10th February 2022 – According to EFRAG, the European Financial Reporting Advisory Group, companies in the EU are still struggling with high-level sustainability (ESG) reporting, especially climate-related reporting.
Being the centre of excellence for EU taxonomy and CSRD requirements, Oikon has recently performed research that showed that Croatian companies need to get on the fast track when it comes to reporting on the climate. The findings are to be published in the journal “Social Ecology” in a technical paper by Andreja Pavlović and Katarina Miler, titled: “Croatian companies obliged to disclose non-financial reports at the turning point: What do we know about climate change reporting and communication in Croatia?”
The paper’s final chapter provides a clear pathway for Croatian companies to immediately improve their climate-related reporting practices:
1. The concept of double materiality: companies will need to start looking at their own impact on climate change (environmental and social materiality) rather than just the impact of climate change on their business (financial materiality). This will require a significant improvement in the process of identifying material impacts across companies and a much more engaged approach to engaging different groups of the public. Only by looking at impacts in different timeframes can companies provide a full picture of their impacts, resilience, and adaptation options, enabling a comprehensive assessment of the financial impacts of climate change on their business.

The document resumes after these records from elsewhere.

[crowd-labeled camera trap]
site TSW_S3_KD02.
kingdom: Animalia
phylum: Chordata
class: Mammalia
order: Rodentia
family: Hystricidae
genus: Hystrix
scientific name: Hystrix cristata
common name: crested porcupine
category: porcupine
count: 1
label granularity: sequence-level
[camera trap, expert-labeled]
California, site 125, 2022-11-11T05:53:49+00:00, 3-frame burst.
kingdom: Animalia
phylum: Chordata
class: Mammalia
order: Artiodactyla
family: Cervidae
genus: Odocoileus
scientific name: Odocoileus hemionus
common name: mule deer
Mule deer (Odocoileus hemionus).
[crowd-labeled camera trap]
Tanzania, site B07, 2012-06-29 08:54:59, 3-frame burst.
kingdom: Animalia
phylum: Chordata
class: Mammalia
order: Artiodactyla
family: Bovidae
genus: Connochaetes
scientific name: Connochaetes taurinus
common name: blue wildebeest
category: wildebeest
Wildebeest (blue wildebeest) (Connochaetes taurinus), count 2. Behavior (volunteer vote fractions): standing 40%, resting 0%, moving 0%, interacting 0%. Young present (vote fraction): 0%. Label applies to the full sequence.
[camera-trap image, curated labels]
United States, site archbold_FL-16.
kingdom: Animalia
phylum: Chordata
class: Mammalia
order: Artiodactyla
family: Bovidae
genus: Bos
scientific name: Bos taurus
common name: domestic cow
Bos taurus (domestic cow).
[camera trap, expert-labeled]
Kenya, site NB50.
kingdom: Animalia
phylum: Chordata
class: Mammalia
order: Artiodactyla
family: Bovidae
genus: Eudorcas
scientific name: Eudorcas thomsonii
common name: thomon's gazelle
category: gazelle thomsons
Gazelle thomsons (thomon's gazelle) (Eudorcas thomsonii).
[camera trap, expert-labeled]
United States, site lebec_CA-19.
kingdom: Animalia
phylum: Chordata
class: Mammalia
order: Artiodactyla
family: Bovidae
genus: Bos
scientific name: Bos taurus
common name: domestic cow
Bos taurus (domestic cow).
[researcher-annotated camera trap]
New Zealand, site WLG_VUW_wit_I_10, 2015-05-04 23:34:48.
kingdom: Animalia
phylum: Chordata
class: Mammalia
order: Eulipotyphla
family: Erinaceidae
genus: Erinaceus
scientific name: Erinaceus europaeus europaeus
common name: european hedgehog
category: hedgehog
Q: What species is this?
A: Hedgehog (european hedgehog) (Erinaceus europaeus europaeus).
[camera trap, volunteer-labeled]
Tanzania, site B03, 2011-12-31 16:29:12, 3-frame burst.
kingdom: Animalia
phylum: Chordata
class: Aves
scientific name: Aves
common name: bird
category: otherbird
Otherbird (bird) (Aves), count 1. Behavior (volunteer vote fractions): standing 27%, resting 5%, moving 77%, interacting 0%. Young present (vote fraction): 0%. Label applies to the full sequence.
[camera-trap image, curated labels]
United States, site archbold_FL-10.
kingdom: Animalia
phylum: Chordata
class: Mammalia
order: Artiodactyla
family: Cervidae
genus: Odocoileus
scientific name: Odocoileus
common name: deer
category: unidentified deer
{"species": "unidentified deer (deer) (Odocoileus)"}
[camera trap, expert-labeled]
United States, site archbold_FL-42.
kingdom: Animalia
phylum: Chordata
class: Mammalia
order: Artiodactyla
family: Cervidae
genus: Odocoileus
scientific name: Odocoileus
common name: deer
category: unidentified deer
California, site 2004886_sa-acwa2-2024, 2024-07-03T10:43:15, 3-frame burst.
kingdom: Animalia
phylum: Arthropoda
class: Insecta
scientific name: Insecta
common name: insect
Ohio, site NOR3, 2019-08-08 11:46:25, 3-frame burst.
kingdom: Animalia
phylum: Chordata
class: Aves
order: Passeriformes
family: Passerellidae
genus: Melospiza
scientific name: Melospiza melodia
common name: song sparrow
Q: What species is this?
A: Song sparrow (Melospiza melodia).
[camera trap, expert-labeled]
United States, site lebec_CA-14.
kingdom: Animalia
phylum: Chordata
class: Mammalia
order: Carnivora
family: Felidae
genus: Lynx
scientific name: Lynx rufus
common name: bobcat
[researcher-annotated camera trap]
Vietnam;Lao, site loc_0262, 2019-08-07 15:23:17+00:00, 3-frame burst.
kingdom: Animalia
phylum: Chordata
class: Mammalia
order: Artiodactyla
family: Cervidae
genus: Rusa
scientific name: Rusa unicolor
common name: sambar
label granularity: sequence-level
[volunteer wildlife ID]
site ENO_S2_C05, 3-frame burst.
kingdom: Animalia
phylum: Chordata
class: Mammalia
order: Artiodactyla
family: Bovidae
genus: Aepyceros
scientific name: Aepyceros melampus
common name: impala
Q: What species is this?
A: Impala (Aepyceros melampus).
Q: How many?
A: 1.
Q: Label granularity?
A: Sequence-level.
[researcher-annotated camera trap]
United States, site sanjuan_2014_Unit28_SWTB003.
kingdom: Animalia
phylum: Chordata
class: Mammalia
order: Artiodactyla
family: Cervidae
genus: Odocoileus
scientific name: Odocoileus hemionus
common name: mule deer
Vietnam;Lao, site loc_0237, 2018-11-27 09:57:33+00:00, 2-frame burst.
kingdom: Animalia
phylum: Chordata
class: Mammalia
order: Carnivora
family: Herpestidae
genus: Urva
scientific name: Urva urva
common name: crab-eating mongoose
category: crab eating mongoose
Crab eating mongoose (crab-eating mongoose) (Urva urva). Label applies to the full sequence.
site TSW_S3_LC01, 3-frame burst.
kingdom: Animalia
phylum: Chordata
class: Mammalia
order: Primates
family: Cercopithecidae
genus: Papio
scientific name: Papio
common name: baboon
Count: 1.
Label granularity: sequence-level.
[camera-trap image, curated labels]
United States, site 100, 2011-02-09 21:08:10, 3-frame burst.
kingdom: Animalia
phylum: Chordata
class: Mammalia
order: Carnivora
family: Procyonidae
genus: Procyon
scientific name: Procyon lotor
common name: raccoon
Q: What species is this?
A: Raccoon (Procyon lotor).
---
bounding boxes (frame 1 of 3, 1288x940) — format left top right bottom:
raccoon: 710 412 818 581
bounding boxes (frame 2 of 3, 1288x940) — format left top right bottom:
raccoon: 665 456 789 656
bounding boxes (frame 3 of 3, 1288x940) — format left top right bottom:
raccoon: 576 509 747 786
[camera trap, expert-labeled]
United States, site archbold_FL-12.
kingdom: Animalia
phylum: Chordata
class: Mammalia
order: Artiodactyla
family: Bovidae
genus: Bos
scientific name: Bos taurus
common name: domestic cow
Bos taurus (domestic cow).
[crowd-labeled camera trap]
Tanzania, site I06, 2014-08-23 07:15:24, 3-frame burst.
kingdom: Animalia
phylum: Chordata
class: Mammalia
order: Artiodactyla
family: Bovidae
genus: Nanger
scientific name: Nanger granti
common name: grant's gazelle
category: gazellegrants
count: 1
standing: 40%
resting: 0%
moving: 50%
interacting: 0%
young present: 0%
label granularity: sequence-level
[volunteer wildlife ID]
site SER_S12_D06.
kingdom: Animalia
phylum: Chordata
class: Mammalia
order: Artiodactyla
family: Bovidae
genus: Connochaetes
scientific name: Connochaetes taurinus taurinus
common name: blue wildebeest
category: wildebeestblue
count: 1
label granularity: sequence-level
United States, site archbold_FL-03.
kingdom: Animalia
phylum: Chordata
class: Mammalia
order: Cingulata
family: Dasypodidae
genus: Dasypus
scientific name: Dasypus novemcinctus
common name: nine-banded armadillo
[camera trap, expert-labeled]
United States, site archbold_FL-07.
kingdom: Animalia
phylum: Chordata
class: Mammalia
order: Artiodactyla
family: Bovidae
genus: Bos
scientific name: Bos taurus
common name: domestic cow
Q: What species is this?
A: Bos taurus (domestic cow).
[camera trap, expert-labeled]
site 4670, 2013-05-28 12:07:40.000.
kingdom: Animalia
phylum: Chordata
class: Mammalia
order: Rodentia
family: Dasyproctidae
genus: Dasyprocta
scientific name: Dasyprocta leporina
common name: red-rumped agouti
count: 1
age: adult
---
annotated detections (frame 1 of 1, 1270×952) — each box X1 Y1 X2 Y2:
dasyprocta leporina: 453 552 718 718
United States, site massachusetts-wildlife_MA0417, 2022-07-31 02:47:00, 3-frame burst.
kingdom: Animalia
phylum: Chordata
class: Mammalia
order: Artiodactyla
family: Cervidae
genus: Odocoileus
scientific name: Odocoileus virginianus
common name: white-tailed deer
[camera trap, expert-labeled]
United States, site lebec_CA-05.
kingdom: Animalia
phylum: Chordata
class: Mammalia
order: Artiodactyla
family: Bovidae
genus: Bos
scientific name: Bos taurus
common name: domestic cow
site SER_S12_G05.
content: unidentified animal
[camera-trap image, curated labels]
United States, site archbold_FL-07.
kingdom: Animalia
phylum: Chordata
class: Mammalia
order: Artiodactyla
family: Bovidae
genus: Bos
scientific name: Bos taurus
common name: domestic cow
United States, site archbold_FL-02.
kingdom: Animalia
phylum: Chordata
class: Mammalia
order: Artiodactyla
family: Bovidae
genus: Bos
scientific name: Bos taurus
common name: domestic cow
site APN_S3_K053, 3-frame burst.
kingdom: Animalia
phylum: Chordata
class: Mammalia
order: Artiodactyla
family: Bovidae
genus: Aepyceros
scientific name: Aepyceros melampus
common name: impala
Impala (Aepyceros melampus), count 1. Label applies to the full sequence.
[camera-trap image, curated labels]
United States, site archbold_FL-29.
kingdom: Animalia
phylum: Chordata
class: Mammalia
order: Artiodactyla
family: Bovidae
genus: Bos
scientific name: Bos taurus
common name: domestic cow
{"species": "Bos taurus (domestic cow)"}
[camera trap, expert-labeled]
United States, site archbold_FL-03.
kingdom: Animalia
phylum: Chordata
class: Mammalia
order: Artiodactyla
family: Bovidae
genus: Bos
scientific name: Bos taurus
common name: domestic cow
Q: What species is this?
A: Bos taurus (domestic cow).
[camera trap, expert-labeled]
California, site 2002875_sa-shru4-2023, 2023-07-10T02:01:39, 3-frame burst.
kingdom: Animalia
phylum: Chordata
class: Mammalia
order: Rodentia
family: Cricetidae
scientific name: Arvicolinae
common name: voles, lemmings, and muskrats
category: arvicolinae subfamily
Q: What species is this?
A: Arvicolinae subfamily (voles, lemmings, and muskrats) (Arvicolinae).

2. The requirements of the Climate Delegated Act in Article 8 of the Taxonomy Regulation include, as a first step, the establishment of credible data collection and comprehensive contextualization that companies must report on in their 2021 reports and then publish in their 2022 reports. Calculations on three key performance indicators (revenue, “CapEx” and “OpEx”). This obligation on companies must be approached very conscientiously, as any errors in the calculation methodology will affect the rest of the reporting, i.e. the obligation to change the calculation retrospectively to ensure comparability between reporting periods.
3. Companies must already be prepared to assess the compliance of their activities with the Technical Screening Criteria (TSC) for climate mitigation and climate adaptation activities under the Sustainable Finance Taxonomy. This obligation will come into force in 2022 for the 2021 reports. Thereafter, companies must assess how their activities contribute to climate change mitigation and adaptation and whether they cause significant harm to other environmental objectives.
4. Without considering double materiality, it will be impossible to assess the risks of the company’s negative impacts on climate and thus the development of climate scenarios. Companies must not only consider current climate risks but also assume future risks and consider the possible evolution of the significance of current risks within a given scenario. Companies must also decide which global scenario to use as a reference, given the company’s scope of activity and specifics, in order to see the big picture. All of this is extremely demanding and requires specific expertise that companies do not currently have and will need if they really want to use the scenario as a management tool.